**WORK REQUIRED:**
Report the number of lines in the material below that contain "genomic", without any other words.

=== DATASET RECORDS ===

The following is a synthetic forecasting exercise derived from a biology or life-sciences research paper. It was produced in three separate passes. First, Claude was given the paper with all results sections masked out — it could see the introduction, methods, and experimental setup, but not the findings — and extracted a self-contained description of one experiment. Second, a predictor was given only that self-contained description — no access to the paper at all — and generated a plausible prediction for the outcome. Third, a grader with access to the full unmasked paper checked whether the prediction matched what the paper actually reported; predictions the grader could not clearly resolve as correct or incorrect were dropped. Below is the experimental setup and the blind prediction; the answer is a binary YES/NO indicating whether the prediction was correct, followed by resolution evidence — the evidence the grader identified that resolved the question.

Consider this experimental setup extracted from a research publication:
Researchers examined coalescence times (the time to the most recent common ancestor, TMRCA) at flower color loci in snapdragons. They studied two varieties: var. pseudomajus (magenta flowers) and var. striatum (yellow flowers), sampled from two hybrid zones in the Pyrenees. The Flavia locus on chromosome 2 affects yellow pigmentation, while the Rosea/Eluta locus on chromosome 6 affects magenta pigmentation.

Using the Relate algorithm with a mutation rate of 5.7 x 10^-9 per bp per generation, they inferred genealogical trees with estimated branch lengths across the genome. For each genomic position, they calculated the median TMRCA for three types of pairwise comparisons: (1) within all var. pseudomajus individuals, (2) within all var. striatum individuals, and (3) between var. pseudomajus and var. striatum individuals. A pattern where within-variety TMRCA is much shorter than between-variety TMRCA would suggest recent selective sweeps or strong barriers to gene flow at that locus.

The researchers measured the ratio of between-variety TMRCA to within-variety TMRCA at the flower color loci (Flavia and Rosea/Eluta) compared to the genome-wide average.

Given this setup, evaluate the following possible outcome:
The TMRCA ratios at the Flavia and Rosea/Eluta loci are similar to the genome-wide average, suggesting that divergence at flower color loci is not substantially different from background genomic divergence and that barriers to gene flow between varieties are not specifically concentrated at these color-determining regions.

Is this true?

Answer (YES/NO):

===

**RESULT:**
2